Die Antragsgegner sind auch nicht gehindert, diesen Gesichtspunkt im Rahmen des hier streitigen Verfahrens geltend zu machen. Dabei handelt es sich nicht um ein Nachschieben von Kündigungsgründen im eigentlichen Sinne, weil unter diesem Begriff nur Kündigungsgründe zu verstehen sind, die schon vor der Kündigung vorlagen, anläßlich der Kündigung aber zunächst nicht geltend gemacht worden sind. Erst nach der Kündigung begangene Fehler rechtfertigen grundsätzlich eine neue Kündigung, die in einer Klageerhebung zu sehen ist, so daß die Berufung der Antragsgegner im Rahmen der Rechtsverteidigung ebenfalls als neue Kündigung zu werten ist.
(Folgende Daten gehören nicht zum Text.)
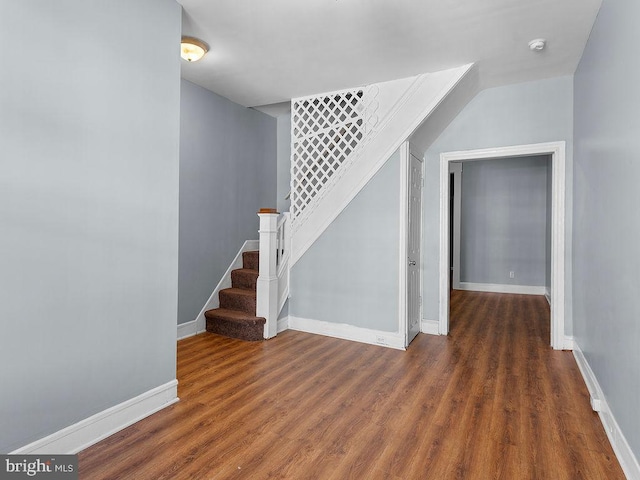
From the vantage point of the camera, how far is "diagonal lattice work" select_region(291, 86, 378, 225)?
12.3 ft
Der Senat ist in diesem Zusammenhang nicht der Auffassung, daß die Antragsgegner angesichts des laufenden Rechtsstreites dessen Aussetzung beantragen und zunächst eine neue Eigentümerversammlung hätten einberufen und erneut einen Beschluß über die Kündigung des Verwaltervertrages im Hinblick auf die Abbuchung des Verwalterhonorars bis 1997 hätten fassen müssen; derartige Einwände können vielmehr im Interesse der Prozeßökonomie im Rechtsstreit sofort geltend gemacht werden, weil die Eigentümer durch die Rechtsverteidigung zum Ausdruck bringen, daß sie nach wie vor eine Abberufung des Verwalters wünschen.
4.
Den Geschäftswert hat der Senat auf 75 % des Verwalterhonorars festgesetzt, der auf die Zeit zwischen der Kündigung und der regulären Vertragsbeendigung Ende 1997 entfällt.
5.
Die Kostenentscheidung beruht auf § 47 Satz 1 WEG.
Streitwertbeschluss:
Der Geschäftswert wird für alle drei Instanzen auf 32.100 DM festgesetzt.